**検討用本文**
--------------------------------------------------

ですから以前の記事「提げ刀について」でもご紹介致しましたが、平時とは異なり、稽古、演武においては鍔を指で控えるように指導しております。

鯉口を切る

鯉口が固くなっておりますと、咄嗟に抜刀出来ません。
これでは瞬時の斬り合いで不覚をとってしまいます。
そのために素早い抜刀を行うため工夫されたのが「鯉口を切る」という予備動作なのです。

これは左手の指で鍔を押し出す事で、刀身を鯉口より一寸程度(=およそ3cm)抜き出す動作です。
予備動作と申しましても、刀に手を掛けてから抜き出すまでの一連の動作の中で行いますので、間は必要最小限に抑えられます。
また襲撃など予測される場合に予め鯉口を切り、抜刀の備えを行う場合もあります。

単純な所作ではありますが、生死を分ける重要な教えとして、各流大事としております。
鯉口の切り方には大きく三種類に分類されます。

外切り(そとぎり)

写真は「あらわ切り」とも呼ばれるもっともオーソドックスな方法です。
親指を鍔に掛けて鯉口を切ります。
傍目にもはっきり視える方法ですので、「外切り」、あるいは「あらわ切り」などと呼ばれております。

重要な事は、必ず親指をやや内側に置く事です。


※悪い例

真上に親指を置きますと、抜き出した刃の直上に親指が来てしまい、鞘走りなどした際には親指の腹を裂いてしまう危険性もあります。

--------------------------------------------------

**実施事項**
**1)** 鯉口の解説文について、次の問いに答えてください。
(a) 鯉口を切る動作では、刀身を鯉口からどの程度抜き出しますか。
(b) 「外切り」はほかに何と呼ばれていますか。
(c) 外切りで鯉口を切るとき、鍔に掛けるのはどの指ですか。
**2)** 鯉口の解説文によれば、外切りでは親指を必ずやや内側に置きます。その理由を1〜3文で説明してください。
**3)** 鯉口の解説文を、最後の文の直後から書き継いでください。
この後に置かれた資料は、鯉口の解説文とは別個のものです。

**データ区間**
--------------------------------------------------

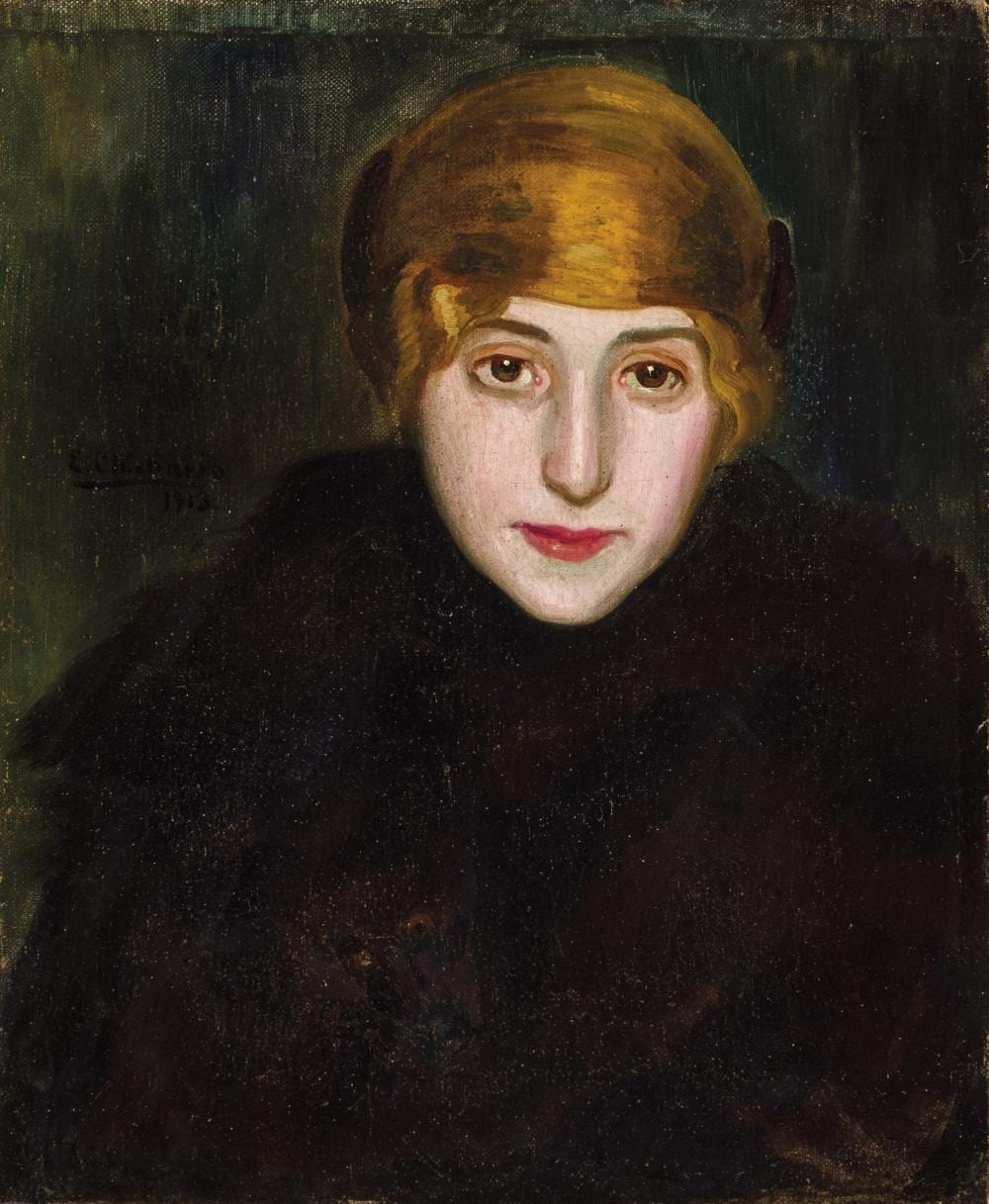 Eduardo Chicharro y Agüera comparable auction result: eduardo chicharro y ag era retrato femenino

--------------------------------------------------

**回答**
**1)**
(a) 一寸程度(およそ3cm)です。
(b) 「あらわ切り」です。
(c) 親指です。

**2)** 親指を鍔の真上に置くと、抜き出した刃の直上に親指が来てしまいます。そのため、鞘走りなどが起きた際に親指の腹を裂く危険性があります。

**3)**
内切り(うちぎり)

これは鍔の内側(裏側)から親指で押し出して、鯉口を切る方法です。
鍔裏(つばうら)にて行うために、対者に気取られにくい事から、「隠切り(かくしぎり)」とも呼ばれておりいます。
天心流では特に坐法で用いる事と伝えられております。

なお内切りには他に、親指を用いずに、鍔元ギリギリに持ち拳を握りこむ事で鯉口を切る別法も存在します。
これは鯉口が非常に固い場合には難しい方法です。

控切り(ひかえぎり)

これは外切りや内切りを用いた際に、人差し指を鍔に掛ける方法です。
不意に刀を引き抜かれたり、鯉口を切った拍子に鞘走るのを防ぐ等の意味があります。

瞬間で抜き付ける場合には必要ありませんが、抜合(ぬきあい)と称されるような、立合い勝負で抜刀術を用いる際には、鯉口を切っておきながらも、控切りとして人差し指で鍔を控えておく事で、変化に応ずる事が出来るものです。

また納刀時には、最初に納めた時には鍔元一寸を納めず残し、最後の最後で柄頭押しこむようにして鞘に納めますが、その間、左手は控切りとして用います。

ちーちーぱっぱ

このように、鯉口の切り方にも様々な教えがあります。
ことさらに本身を扱う際には注意が必要な所作となります。
また天心流の口伝としまして、鯉口を切った後の指の始末についても、厳しく教えられます。

写真のように、鯉口を切った時に、親指や人差し指など伸ばしておきますと、稽古などでは問題は起こりませんが、実戦の中では指を切ってしまう危険性が御座います。
鯉口を切った直後には指を折り曲げて鞘に添えていなければならないと、厳しく指導されます。

先代は指を処置せずそのままにしておく事(写真の如く)を「ちーちーぱっぱ」と称して厳しく諌めておられました。
(なぜちーちーぱっぱなのかは不明です)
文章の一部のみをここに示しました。